Hayek bem pontua, o que tange à planificação, que conforme se amplia o escopo ou área de atuação e intervenção estatal, maior tende a ser o grau de opiniões divergentes, isto é, ao agir para regular a abarcar cada vez mais aspectos da vida em sociedade, maior será o grau de dissenso existente, pois isso afeta cada vez mais indivíduos em mais esferas potenciais. Daí que um Estado que queira de fato agir nesse sentido é incapaz de entregar o que promete, dado o crescente dissenso que gera na sociedade, e tem de passar a operar de forma autoritária, para poder então impor sua vontade e eliminar os “entraves” (o dissenso e a oposição), até mesmo fisicamente se necessário.

* * *

### TAREFAS OBRIGATÓRIAS:
1. No trecho sobre Hayek, o que tende a acontecer com o grau de opiniões divergentes conforme se amplia o escopo da intervenção estatal?
2. Por favor, redigite o trecho sobre Hayek de "Hayek bem pontua, o" até "fisicamente se necessário.", incluindo essas palavras.
3. Escreva a continuação do trecho sobre Hayek a partir do ponto em que ele termina.

### ITENS LISTADOS:

* * *

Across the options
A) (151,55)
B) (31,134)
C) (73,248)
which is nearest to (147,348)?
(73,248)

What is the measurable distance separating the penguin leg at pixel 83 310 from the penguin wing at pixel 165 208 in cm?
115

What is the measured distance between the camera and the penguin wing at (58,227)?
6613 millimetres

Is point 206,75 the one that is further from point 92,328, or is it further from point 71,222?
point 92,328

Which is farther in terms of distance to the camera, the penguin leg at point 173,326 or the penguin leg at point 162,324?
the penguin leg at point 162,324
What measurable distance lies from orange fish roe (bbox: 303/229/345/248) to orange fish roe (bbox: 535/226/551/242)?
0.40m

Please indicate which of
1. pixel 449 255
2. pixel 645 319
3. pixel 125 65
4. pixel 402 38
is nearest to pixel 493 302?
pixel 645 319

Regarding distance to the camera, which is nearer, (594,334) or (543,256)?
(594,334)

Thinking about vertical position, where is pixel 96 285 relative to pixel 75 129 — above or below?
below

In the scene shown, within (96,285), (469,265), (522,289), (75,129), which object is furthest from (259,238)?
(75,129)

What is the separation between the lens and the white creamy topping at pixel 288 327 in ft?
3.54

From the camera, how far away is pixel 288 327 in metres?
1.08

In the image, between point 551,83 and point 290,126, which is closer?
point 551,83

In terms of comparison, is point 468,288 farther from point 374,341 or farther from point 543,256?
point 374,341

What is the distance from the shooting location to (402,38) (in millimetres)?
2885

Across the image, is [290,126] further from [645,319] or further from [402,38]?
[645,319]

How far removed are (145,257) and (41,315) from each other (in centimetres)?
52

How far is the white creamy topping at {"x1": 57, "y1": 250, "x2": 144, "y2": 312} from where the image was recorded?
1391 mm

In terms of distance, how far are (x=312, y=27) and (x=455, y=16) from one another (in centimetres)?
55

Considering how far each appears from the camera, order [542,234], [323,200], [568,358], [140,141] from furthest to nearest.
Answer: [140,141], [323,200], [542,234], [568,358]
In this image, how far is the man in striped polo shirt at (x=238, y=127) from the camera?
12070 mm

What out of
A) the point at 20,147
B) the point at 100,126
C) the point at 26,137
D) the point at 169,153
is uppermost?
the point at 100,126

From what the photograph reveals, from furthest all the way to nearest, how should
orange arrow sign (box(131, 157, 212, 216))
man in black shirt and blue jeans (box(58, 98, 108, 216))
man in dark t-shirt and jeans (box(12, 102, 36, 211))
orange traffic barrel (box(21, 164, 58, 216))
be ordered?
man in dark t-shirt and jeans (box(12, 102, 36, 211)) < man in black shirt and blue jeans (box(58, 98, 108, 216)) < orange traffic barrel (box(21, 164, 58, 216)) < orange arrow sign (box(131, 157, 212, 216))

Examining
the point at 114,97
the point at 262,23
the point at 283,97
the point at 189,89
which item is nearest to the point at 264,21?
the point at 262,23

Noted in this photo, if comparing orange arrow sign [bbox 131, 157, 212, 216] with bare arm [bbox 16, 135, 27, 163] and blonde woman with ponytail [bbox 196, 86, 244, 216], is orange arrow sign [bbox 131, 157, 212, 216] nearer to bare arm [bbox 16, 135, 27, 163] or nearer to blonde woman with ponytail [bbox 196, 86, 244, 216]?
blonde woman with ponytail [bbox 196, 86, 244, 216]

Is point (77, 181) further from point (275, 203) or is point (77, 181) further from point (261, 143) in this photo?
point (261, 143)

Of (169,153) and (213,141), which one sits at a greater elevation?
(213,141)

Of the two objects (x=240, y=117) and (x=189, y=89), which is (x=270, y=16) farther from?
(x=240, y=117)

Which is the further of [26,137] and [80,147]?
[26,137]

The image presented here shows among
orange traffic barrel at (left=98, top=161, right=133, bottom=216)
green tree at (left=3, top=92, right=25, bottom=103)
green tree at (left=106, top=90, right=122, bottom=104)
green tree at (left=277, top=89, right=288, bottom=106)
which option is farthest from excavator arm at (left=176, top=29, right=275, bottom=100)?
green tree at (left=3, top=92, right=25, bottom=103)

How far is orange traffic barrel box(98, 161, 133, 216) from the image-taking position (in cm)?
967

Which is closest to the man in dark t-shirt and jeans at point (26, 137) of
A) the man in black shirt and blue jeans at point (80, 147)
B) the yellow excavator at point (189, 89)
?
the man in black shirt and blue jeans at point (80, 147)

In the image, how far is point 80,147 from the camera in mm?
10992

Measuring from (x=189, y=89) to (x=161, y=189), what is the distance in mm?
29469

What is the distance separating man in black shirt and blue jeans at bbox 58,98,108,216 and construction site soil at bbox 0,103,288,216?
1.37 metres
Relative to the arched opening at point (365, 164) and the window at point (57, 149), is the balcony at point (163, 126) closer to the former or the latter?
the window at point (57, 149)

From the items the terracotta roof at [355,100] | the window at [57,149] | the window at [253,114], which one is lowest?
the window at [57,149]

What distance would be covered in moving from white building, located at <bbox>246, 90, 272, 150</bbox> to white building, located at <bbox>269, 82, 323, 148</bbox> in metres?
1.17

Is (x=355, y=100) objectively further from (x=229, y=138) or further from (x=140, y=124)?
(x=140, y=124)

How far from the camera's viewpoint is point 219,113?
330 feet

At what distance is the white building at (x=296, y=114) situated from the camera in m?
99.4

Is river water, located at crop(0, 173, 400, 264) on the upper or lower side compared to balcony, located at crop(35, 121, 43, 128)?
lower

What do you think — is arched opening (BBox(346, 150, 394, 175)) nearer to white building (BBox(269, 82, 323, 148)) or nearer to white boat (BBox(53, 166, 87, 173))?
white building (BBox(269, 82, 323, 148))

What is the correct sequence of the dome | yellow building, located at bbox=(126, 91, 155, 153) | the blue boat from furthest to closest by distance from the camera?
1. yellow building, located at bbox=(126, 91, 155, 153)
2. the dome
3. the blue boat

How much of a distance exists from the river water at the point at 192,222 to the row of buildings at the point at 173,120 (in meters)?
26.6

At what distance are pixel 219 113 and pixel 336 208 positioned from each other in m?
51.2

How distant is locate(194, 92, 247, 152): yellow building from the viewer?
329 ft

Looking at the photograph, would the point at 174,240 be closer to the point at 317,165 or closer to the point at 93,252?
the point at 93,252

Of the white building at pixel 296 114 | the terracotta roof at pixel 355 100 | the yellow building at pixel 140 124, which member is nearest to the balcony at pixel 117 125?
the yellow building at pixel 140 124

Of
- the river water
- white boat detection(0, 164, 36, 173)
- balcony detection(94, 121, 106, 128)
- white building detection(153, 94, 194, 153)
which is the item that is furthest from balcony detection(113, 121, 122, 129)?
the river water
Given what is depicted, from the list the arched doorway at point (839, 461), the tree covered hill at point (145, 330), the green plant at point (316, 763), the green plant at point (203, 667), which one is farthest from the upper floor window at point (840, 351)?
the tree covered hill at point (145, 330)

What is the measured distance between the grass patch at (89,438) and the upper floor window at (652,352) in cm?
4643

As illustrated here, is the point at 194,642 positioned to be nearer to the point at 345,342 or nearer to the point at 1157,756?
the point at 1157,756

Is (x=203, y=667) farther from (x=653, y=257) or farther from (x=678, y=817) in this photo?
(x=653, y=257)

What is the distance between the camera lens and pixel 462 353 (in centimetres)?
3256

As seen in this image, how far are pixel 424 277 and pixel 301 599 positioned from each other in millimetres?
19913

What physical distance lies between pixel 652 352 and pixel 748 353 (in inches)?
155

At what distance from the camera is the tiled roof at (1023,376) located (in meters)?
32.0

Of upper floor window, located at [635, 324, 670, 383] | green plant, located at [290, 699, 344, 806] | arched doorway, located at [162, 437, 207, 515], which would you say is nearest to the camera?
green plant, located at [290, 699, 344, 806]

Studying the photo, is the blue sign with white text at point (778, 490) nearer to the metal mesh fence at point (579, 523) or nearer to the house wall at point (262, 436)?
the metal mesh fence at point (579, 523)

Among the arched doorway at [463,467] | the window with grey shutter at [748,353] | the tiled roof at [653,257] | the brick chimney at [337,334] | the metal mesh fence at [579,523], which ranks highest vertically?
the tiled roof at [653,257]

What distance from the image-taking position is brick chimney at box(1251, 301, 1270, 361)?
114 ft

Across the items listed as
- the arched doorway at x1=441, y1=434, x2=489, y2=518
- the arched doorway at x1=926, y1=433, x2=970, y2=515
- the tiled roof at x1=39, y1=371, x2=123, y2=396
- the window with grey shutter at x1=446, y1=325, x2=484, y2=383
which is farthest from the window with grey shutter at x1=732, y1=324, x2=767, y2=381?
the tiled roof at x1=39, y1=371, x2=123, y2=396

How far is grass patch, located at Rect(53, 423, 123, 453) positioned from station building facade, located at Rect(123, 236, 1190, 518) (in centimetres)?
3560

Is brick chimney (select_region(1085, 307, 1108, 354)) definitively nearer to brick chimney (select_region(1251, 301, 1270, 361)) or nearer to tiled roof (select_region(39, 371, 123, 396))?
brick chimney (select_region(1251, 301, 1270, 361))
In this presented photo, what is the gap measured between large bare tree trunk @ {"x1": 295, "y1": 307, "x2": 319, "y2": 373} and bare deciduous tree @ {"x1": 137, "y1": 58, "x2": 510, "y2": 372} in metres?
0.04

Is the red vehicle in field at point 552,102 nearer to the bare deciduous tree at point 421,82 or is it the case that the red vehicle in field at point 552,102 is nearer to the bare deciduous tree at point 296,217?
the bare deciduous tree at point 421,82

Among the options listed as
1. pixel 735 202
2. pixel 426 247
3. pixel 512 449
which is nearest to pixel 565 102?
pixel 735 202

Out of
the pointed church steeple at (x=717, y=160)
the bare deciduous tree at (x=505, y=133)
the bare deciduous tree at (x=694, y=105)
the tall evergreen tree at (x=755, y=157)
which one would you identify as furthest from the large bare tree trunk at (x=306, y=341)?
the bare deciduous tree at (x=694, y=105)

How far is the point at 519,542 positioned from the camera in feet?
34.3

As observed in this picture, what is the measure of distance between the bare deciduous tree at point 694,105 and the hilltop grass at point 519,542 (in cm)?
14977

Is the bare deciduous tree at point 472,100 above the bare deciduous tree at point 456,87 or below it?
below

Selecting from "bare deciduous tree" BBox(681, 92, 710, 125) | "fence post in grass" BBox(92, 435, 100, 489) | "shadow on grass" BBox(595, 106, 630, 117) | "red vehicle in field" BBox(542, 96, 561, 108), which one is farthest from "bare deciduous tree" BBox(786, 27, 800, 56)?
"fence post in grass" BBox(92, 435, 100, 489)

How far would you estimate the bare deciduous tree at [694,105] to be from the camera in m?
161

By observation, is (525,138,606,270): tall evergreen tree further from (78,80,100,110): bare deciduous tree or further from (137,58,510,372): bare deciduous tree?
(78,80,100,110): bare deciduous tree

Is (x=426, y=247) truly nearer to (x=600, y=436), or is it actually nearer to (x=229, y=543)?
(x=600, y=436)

* * *

### RESPOSTAS POR TAREFA:
1. Tende a ser maior.

2.
Hayek bem pontua, o que tange à planificação, que conforme se amplia o escopo ou área de atuação e intervenção estatal, maior tende a ser o grau de opiniões divergentes, isto é, ao agir para regular a abarcar cada vez mais aspectos da vida em sociedade, maior será o grau de dissenso existente, pois isso afeta cada vez mais indivíduos em mais esferas potenciais. Daí que um Estado que queira de fato agir nesse sentido é incapaz de entregar o que promete, dado o crescente dissenso que gera na sociedade, e tem de passar a operar de forma autoritária, para poder então impor sua vontade e eliminar os “entraves” (o dissenso e a oposição), até mesmo fisicamente se necessário.

3.
Daí se extrai que o Estado que tem como base uma concepção verdadeiramente democrática e liberal, respeitador da soberania dos indivíduos, tem de atuar sempre com muita parcimônia, de forma limitada, de modo a não restringir em demasia (ou no extremo aniquilar) a liberdade individual. Pequenos incrementos no dirigismo podem acelerar a guinada à antessala da ditadura (autocracia) e com o tempo levar de fato à ditadura propriamente dita. O preço da liberdade é a eterna vigilância, diz o conhecido adágio.


Outra ponderação de Hayek também é relevante: quanto mais o Estado domina e orienta a alocação de recursos econômicos e a vida moral em sociedade, mais os indivíduos serão aniquilados e viverão como reféns mentais e até reais de uma dita visão estatal dominante que não reflete em nada a vida social orgânica, mas sim as opiniões de uma classe dirigista, de uma “nomenklatura” ou do partido, tal como em um regime típico do clássico 1984, de George Orwell. Servidão ou escravidão seriam, portanto, sinônimos precisos desse modo de vida.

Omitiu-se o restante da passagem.